Using Unicode in a string

A unicode sequence can be inside any string using the format \xXXXX:

1	var s1 = '\u00E9'; // é

A sequnce can be created by combining two unicode sequences:

1	var s2 = '\u0065\u0301' //é

They both generate an accented e, but they are two different strings, and str2 is considered to be 2 characters long:

"é".length // 1
s1.length //1
s2.length //2
s1 == s2 // false

You can also write a string combining a unicode character with a plain char, as internally it’s actually the same thing:

const s3 = 'e\u0301' //é
s3.length === 2 //true
s2 === s3 //true
s1 !== s3 //true

Normalization

ES6/ES2015 introduced the normalize() method on the string prototype:

1
2
3

s1 === s3 // false

s1.normalize() === s3.normalize() // true

Emojis

Emojis are Unicode characters, so they are perfectly valid to be used in strings:

1	var s4 = '🐶';

The 🐶 symbol, which is U+1F436, is traditionally encoded as \uD83D\uDC36 (called surrogate pair).

Get the proper length of a string

1	s4.length // 2

One easy way in ES6+ is to use the spread operator:

1	;[...'🐶'].length //1

ES6 Unicode code point escapes

ES6/ES2015 introduced a way to represent Unicode points in the astral planes (any Unicode code point requiring more than 4 chars), by wrapping the code in graph parentheses \u{XXXXX}.

The dog 🐶 symbol, which is U+1F436, can be represented as \u{1F436} instead of having to combine two unrelated Unicode code points, like we showed before: \uD83D\uDC36.

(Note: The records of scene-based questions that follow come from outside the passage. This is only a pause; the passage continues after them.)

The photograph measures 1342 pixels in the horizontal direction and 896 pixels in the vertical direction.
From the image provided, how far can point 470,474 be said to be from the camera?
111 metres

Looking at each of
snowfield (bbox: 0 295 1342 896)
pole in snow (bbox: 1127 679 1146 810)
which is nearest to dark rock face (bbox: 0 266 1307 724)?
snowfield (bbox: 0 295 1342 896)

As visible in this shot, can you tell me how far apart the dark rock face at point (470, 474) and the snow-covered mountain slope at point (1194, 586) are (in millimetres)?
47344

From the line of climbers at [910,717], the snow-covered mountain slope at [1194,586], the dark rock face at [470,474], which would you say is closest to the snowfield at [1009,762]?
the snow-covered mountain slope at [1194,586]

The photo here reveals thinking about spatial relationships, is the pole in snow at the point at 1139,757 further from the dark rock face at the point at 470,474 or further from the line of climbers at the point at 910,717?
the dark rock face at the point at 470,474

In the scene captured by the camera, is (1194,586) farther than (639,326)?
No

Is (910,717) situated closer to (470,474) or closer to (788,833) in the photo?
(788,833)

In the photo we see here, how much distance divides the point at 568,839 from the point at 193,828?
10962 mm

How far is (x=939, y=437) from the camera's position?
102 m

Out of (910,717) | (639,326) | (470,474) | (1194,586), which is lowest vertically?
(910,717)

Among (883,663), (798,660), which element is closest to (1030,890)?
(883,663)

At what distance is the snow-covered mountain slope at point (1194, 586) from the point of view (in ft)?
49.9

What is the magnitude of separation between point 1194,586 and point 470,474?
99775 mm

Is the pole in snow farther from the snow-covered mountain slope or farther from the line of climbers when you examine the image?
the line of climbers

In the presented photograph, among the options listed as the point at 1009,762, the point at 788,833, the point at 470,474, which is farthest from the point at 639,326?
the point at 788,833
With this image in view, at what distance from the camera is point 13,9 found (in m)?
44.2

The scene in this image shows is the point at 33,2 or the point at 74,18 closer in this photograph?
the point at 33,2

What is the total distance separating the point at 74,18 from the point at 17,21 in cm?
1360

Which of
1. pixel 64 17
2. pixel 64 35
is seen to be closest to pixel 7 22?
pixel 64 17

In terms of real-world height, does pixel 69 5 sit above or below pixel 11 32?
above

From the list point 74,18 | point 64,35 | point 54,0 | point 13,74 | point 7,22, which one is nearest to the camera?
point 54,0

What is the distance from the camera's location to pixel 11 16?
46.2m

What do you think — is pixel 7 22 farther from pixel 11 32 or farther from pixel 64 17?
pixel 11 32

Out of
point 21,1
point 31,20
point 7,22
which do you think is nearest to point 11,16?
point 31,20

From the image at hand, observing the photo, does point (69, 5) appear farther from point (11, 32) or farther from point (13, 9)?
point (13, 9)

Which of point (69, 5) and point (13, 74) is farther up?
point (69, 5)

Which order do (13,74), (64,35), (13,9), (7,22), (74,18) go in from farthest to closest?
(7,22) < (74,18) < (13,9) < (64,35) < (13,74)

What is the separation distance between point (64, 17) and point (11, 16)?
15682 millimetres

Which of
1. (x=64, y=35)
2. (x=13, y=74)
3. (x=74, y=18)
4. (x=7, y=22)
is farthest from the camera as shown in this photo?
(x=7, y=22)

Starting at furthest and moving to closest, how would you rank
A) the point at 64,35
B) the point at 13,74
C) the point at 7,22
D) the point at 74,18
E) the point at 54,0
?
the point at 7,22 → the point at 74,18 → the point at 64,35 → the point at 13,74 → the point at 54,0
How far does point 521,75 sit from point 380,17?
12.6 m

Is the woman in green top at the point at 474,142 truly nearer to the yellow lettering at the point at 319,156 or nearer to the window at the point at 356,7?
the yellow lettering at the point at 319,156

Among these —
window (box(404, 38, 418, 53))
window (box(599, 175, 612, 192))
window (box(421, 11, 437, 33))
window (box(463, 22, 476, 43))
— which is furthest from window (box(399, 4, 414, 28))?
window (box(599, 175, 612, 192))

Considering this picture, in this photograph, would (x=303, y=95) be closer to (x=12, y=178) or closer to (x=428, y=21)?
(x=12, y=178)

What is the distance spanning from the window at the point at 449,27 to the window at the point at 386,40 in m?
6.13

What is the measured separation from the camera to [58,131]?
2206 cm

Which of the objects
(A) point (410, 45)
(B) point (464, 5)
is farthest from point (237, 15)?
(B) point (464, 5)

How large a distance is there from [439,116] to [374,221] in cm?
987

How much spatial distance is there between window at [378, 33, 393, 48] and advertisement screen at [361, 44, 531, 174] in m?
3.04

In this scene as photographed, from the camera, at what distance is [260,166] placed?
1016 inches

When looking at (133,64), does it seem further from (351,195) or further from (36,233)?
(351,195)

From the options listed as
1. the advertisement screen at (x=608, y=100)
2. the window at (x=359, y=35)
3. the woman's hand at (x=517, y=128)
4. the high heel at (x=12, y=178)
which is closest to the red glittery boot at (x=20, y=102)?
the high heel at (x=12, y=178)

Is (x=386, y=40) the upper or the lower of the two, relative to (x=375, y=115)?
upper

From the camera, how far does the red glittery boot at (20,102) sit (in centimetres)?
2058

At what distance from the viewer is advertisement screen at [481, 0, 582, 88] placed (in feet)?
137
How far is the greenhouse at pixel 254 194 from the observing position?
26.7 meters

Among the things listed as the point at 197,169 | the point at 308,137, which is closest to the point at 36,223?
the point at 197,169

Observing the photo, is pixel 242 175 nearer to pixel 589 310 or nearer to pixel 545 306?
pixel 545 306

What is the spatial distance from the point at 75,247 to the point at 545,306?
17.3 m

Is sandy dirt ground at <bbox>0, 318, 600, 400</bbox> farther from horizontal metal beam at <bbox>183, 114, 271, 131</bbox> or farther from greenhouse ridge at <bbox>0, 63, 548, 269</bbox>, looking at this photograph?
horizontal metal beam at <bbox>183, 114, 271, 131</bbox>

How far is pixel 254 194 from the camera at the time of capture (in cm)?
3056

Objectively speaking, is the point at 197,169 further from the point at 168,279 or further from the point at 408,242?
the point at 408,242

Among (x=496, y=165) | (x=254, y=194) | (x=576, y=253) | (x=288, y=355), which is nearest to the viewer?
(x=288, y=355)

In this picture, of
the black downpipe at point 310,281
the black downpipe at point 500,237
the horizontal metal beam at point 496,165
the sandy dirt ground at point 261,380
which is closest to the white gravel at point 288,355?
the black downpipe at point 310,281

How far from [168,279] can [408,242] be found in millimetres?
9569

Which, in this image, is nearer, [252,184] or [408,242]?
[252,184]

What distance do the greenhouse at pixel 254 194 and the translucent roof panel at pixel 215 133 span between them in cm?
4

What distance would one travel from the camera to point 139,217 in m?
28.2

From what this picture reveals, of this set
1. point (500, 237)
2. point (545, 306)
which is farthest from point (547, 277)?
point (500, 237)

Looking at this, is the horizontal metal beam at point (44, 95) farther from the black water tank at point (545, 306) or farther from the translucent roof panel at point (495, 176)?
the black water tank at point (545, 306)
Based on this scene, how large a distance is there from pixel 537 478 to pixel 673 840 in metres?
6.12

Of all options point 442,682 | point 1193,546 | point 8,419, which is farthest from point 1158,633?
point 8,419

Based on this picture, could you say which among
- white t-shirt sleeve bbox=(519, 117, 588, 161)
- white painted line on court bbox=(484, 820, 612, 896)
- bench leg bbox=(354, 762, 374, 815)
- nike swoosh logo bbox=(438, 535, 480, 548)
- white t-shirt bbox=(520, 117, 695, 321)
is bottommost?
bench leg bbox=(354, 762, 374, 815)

But length calculation still does not work correctly, because internally it’s converted to the surrogate pair shown above.

Encoding ASCII chars

The first 128 characters can be encoded using the special escaping character \x, which only accepts 2 characters:

1 2	'\x61' // a '\x2A' // *

This will only work from \x00 to \xFF, which is the set of ASCII characters.